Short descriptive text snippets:
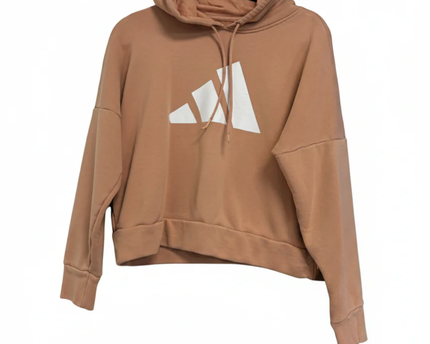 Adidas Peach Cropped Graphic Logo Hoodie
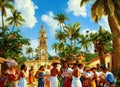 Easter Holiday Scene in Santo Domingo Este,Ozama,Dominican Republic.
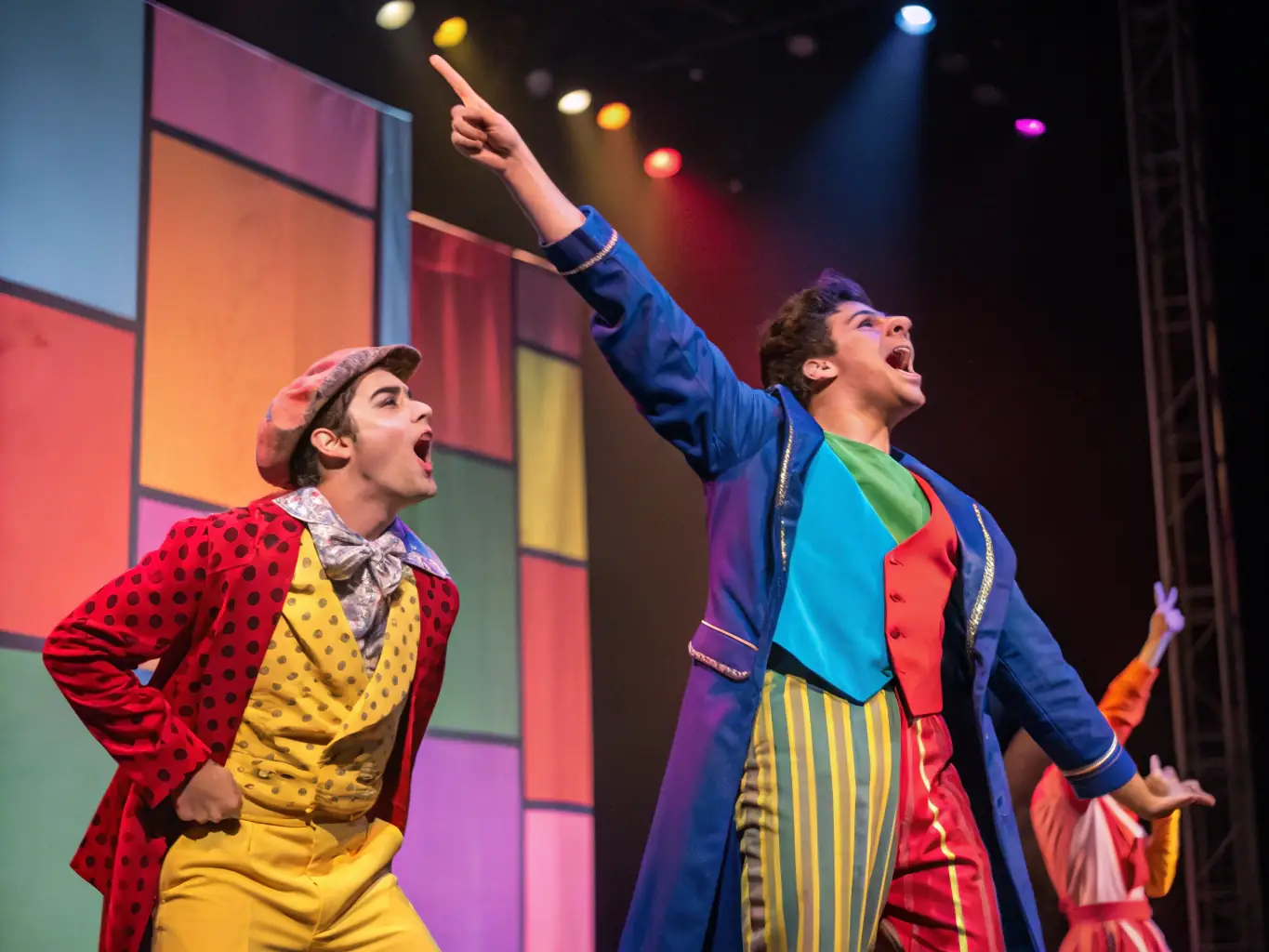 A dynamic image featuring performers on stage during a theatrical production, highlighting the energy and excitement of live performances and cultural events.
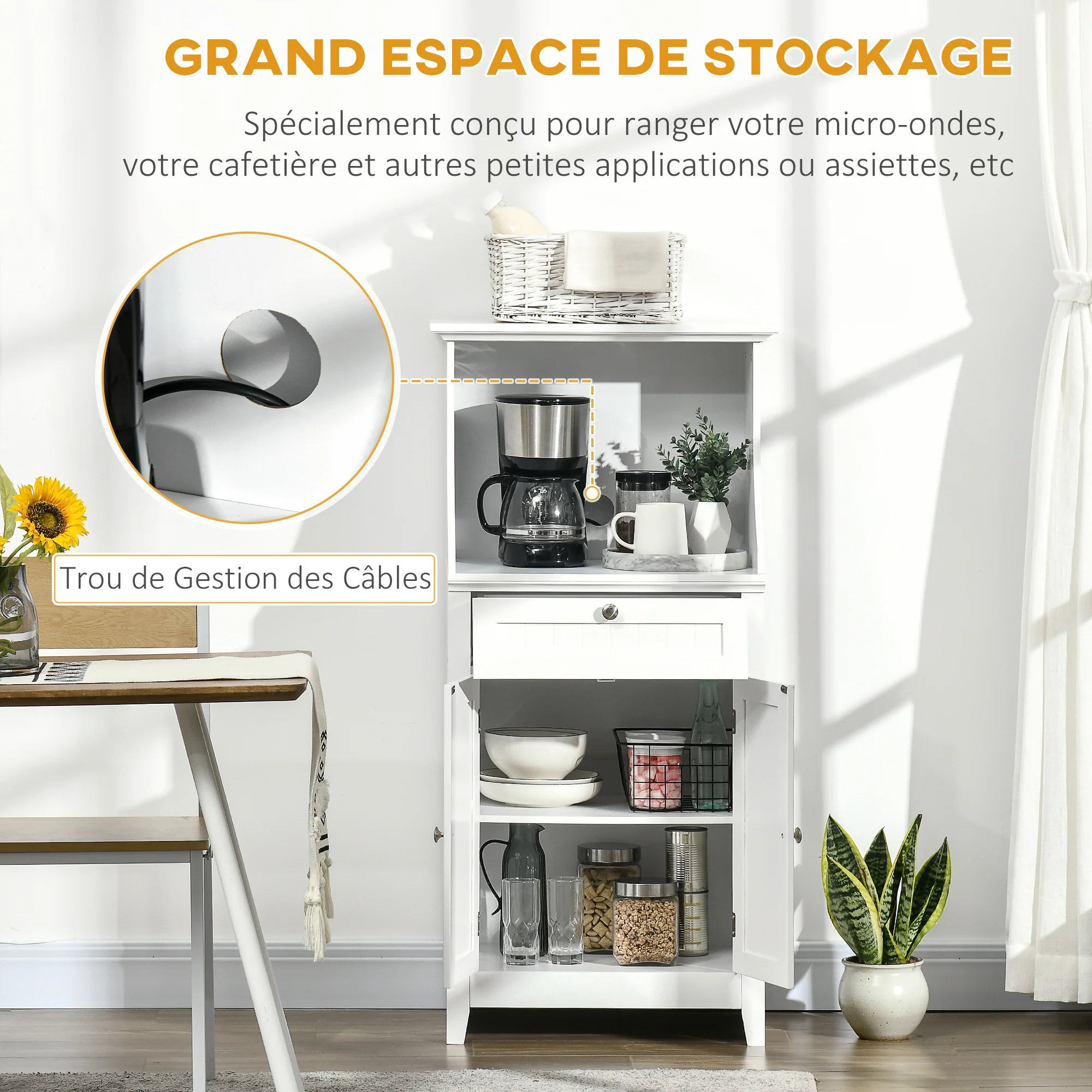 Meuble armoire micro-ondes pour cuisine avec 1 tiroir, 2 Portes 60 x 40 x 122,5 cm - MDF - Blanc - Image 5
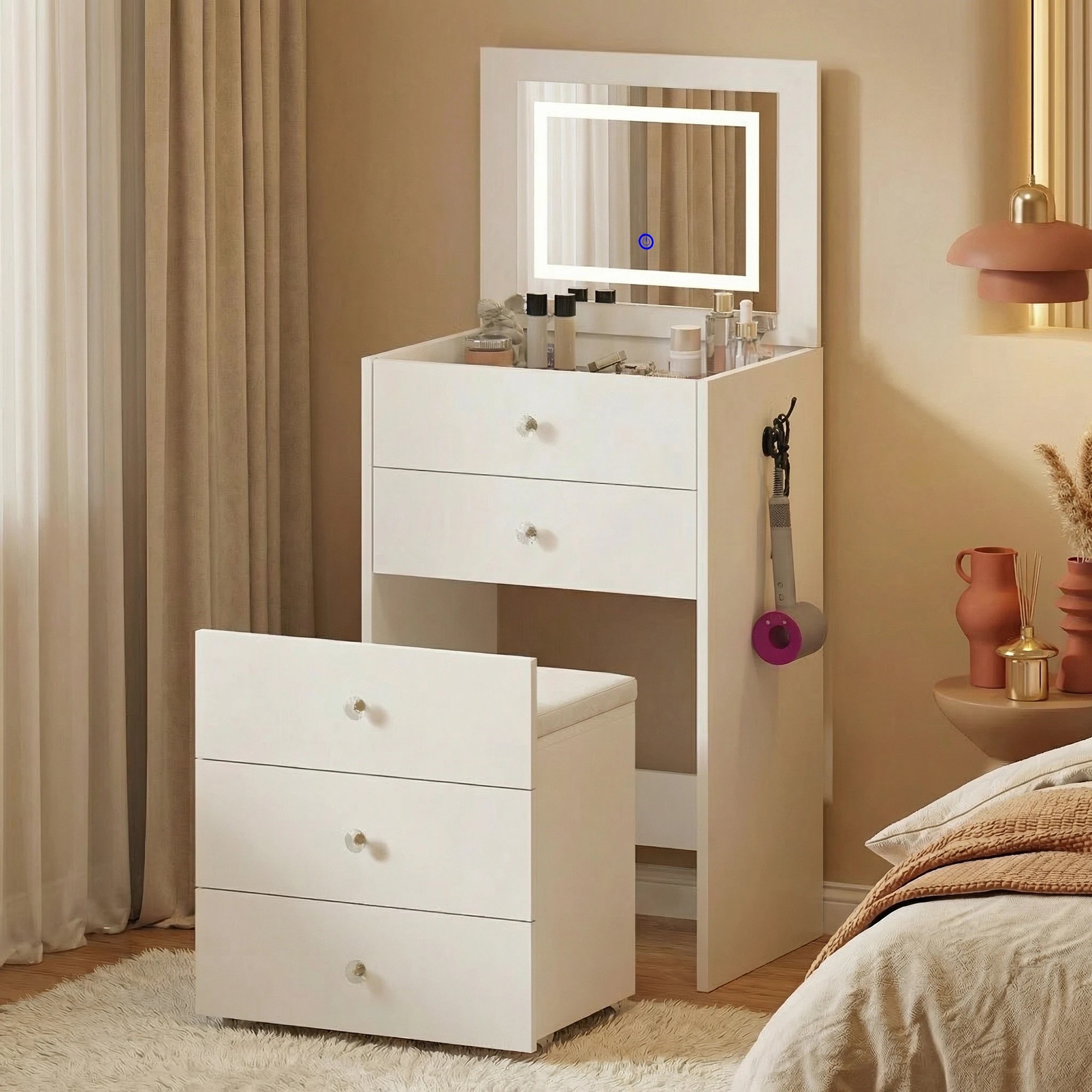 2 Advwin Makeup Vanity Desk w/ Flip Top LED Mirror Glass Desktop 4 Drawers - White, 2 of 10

> INSTRUCTIONS FOR THE TASK:
Copy out the text of each row above word for word, leaving out the pictures.

> THE ANSWER:
 Adidas Peach Cropped Graphic Logo Hoodie
 Easter Holiday Scene in Santo Domingo Este,Ozama,Dominican Republic.
 A dynamic image featuring performers on stage during a theatrical production, highlighting the energy and excitement of live performances and cultural events.
 Meuble armoire micro-ondes pour cuisine avec 1 tiroir, 2 Portes 60 x 40 x 122,5 cm - MDF - Blanc - Image 5
 2 Advwin Makeup Vanity Desk w/ Flip Top LED Mirror Glass Desktop 4 Drawers - White, 2 of 10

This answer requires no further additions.